**Extract to read**
┄┄┄┄┄┄┄┄┄┄
In 2005, three Swedish founders started Klarna in Stockholm as a payments solution for online merchants. It was functional, B2B, and boring. By 2021, it was valued at $45.6 billion, had Snoop Dogg as an investor-ambassador, and was running campaigns that looked more like Vogue editorials than financial services advertising.
The transformation is one of the most successful rebrands in European tech history. It's also a case study in what happens when a credit product is marketed so well that regulators have to step in and remind everyone it's a credit product.
The Smoooth Machine
Around 2017-2018, Klarna hired Stockholm agency Essen International for a comprehensive rebrand. The result: Klarna Pink. Three O's in "Smoooth." Fashion-editorial art direction. Rounded typography. An aesthetic that explicitly referenced streetwear lookbooks and beauty campaigns — not financial services.
The messaging was precise in what it emphasized and what it hid. Klarna ads talked about shopping, not credit. About experience, not debt. About getting what you love, not owing what you owe. "Pay later. No drama." "Smoooth shopping." The word credit appeared nowhere in the brand vocabulary.
Then came the celebrity strategy:
Snoop Dogg announced as investor and brand ambassador. The "Smoooth Dogg" campaign timed to the Super Bowl. Snoop took an equity stake — not just an endorsement fee. The message: this isn't corporate sponsorship, it's cultural alignment.
A$AP Rocky became an investor and served as "CEO for a day," curating shopping collections in the Klarna app. Rocky's Swedish-American heritage gave the partnership local authenticity. His fashion credibility coded Klarna as a style brand, not a finance brand.
Lady Gaga partnership tied to her Haus Labs beauty relaunch. Paris Hilton appeared in campaign creative. Klarna positioned itself at the intersection of music, beauty, and Y2K nostalgia. A payments company was now a cultural platform.
$45.6 billion valuation. SoftBank-led round. Highest-valued private fintech in Europe. The brand strategy had translated directly into financial gravity.
The celebrity stack served a specific function: it positioned Klarna's audience as people who listen to Snoop Dogg, not people who read credit agreements. Young consumers encountered Klarna as a fashion recommendation, not a financial product. The "pay later" mechanism was presented as a feature of the shopping experience — like free shipping or a coupon code — not as taking on debt.
The Swedish Paradox
There's an irony embedded in Klarna's story that only makes sense if you understand Swedish culture.
Sweden runs on lagom — the concept of "just enough," of moderation. Conspicuous consumption is socially frowned upon. Jantelagen (the Law of Jante) discourages showing off. Having debts registered with Kronofogden, the Swedish Enforcement Authority, carries real social stigma.
And yet Sweden produced the world's most aggressive lifestyle-credit brand.
┄┄┄┄┄┄┄┄┄┄
**Given data**
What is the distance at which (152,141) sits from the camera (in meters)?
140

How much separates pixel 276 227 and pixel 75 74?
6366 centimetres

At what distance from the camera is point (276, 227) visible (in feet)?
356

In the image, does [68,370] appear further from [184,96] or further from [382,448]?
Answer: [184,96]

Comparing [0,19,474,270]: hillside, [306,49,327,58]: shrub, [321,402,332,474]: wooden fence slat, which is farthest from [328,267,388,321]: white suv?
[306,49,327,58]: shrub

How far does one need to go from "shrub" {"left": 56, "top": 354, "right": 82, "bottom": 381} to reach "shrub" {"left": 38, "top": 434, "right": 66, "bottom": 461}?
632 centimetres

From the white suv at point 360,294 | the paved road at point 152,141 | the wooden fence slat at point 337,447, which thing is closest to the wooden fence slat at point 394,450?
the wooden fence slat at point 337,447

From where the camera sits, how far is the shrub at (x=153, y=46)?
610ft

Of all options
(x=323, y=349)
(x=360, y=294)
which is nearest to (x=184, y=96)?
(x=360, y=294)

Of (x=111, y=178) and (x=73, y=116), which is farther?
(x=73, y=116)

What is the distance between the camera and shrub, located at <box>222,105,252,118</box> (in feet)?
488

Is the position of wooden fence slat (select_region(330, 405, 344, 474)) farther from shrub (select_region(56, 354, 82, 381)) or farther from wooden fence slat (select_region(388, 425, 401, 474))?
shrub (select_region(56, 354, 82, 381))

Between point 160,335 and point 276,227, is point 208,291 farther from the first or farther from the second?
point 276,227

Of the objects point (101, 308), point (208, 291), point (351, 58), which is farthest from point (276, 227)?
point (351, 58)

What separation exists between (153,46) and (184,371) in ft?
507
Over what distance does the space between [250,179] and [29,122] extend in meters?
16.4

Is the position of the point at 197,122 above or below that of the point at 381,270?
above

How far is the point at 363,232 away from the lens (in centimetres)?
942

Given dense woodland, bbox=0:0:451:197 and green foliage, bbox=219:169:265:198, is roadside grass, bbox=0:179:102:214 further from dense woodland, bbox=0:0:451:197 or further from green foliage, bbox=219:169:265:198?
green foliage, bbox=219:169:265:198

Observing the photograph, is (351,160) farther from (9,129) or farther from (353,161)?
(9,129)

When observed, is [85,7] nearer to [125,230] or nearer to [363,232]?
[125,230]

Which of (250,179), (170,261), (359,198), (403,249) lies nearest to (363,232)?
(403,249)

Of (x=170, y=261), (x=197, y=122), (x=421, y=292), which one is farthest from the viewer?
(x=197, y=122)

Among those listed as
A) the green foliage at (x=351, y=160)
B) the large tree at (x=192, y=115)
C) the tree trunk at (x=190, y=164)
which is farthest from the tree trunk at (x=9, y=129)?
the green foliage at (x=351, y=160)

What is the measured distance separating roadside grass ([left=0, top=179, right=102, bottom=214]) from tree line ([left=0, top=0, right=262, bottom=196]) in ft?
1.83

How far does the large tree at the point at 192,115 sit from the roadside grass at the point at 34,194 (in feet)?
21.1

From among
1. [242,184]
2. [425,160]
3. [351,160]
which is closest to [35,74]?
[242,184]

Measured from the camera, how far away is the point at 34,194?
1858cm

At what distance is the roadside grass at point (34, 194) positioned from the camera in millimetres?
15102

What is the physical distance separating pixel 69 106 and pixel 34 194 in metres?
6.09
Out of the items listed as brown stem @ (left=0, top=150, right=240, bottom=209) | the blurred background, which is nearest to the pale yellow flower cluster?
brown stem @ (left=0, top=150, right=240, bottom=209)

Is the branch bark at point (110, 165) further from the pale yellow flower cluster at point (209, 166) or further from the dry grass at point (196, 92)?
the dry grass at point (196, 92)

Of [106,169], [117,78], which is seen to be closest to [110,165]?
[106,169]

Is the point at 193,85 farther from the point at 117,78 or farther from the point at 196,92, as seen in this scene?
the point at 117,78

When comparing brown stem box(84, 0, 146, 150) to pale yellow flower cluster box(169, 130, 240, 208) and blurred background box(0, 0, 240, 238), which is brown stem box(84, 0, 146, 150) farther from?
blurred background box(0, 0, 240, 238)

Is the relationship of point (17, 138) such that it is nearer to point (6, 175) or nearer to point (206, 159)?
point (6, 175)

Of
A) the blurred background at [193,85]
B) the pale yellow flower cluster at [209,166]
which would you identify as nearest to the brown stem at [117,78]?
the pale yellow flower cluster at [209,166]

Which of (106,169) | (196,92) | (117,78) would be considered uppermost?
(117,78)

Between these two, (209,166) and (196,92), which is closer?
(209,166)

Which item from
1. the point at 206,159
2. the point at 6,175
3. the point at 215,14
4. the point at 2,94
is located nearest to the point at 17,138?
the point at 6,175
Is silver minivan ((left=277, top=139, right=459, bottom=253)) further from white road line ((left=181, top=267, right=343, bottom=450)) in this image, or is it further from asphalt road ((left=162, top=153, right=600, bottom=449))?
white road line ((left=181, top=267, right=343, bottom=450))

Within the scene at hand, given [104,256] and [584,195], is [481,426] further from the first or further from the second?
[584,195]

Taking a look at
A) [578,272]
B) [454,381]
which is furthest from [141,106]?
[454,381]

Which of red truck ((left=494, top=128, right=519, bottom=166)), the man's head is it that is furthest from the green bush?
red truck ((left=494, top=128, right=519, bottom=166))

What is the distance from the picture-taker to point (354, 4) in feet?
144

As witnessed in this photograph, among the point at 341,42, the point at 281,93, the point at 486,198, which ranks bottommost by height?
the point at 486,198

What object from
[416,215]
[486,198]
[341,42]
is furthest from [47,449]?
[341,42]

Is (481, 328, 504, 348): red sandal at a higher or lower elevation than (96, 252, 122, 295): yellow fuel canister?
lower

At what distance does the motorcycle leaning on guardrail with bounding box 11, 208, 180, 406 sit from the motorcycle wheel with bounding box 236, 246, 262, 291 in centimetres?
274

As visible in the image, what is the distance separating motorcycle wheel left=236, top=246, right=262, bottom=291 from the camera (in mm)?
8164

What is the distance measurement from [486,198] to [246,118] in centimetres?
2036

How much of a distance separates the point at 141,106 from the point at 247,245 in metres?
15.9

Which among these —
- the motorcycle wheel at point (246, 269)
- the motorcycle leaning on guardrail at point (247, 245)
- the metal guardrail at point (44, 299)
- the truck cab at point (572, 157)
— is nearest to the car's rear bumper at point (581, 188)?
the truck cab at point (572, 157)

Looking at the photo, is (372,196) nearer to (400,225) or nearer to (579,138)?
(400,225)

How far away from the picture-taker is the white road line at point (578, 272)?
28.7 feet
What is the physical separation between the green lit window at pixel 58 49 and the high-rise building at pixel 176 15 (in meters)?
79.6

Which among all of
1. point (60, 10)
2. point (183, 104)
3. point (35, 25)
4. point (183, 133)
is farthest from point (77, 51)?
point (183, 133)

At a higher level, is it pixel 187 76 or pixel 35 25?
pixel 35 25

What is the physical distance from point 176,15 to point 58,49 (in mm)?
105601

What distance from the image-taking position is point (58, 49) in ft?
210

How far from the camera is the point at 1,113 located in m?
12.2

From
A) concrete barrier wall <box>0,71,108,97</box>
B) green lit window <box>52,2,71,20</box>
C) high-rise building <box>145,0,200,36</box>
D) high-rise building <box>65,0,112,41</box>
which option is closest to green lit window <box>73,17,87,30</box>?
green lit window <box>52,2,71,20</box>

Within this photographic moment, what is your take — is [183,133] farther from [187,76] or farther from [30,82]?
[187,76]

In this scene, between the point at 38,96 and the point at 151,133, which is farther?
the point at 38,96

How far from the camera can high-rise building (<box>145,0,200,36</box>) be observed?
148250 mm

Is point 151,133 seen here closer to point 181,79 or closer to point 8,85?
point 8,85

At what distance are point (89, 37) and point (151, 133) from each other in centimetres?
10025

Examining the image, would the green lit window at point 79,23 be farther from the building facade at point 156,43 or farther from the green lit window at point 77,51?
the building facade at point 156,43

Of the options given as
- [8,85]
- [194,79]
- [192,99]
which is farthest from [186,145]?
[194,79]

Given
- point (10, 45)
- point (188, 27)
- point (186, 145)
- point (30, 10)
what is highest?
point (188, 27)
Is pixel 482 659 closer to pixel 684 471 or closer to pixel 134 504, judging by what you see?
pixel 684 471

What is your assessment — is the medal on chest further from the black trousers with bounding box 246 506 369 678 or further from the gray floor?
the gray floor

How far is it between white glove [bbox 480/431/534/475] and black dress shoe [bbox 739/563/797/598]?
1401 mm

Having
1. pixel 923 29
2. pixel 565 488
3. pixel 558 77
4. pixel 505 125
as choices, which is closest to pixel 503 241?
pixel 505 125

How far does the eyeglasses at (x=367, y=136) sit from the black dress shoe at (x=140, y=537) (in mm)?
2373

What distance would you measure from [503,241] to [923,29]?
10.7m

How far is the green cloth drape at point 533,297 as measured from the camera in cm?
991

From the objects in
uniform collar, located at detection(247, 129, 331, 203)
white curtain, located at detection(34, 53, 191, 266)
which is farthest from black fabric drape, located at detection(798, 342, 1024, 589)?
┄┄┄┄┄┄┄┄┄┄
**Problem to work on**
Can you carry on the piece about Klarna's rebrand, starting right after its final sentence?

**Exercise answer**
The resolution of this paradox is revealing: Klarna's most aggressive marketing was never aimed at Sweden. Swedes use Klarna because it's embedded in almost every domestic e-commerce checkout. The Snoop Dogg campaigns, the A$AP Rocky stunts, the Gaga partnerships — these were built for US and UK audience acquisition. Klarna exported a brand strategy that would have been culturally uncomfortable at home.
Meanwhile, Kronofogden reported rising numbers of young Swedes with registered unpaid debts. Roughly 40% of Swedes aged 18-29 had used BNPL services. In the UK, Citizens Advice found that 41% of BNPL users borrowed money from other sources to make their BNPL repayments. One in ten had been contacted by a debt collector.
The Regulatory Response
The regulatory machine took time to catch up, but it's catching up:
And then Klarna's valuation collapsed. The July 2022 funding round valued the company at $6.7 billion — an 85% drop from $45.6 billion in twelve months. One of the most dramatic down-rounds in tech history. The brand was still pink. The numbers were red.
CCD2: The End of “Smoooth”
The Consumer Credit Directive 2 (Directive (EU) 2023/2225) is the regulation that changes everything. Member states must transpose it by November 2025. National measures apply from November 2026.
The original Consumer Credit Directive exempted credit repaid within three months with only insignificant charges — the loophole that allowed "Pay in 4" (typically 6-8 weeks) to operate outside credit regulation. CCD2 eliminates that loophole. The only remaining exemption is credit repaid within one month. Standard BNPL products are now fully within scope.
Here's what CCD2 means for fintech advertising:
[Fashion photograph]
"Get the look. Pay in 4. Interest-free."
[Klarna pink logo]
18+, T&Cs apply, late fees may apply
[Fashion photograph with mandatory overlay:]
Pay in 4 installments of €XX.XX
Total credit: €XX.XX | APR: X.X%
Duration: X weeks | Total payable: €XX.XX
"WARNING: Borrowing money costs money"
Every ad. Every influencer post. Every sponsored story. If it promotes Klarna as a payment option, it must include the full standard information: borrowing rate, total credit amount, APR, duration, total amount payable, installment amounts, and the mandatory warning: "Borrowing money costs money."
The visual implications alone are devastating for the "smoooth" aesthetic. The mandatory disclosures will consume significant real estate in any ad format. A minimalist Instagram post becomes impossible if compliant. An influencer casually saying "I just bought this with Klarna" in a video will need verbal or on-screen disclosure of APR and total cost.
CCD2 also requires proper creditworthiness assessments before credit is extended — meaning the "instant approval at checkout" experience that defines BNPL will need to incorporate more friction. The frictionless funnel was the product. The regulation adds friction by design.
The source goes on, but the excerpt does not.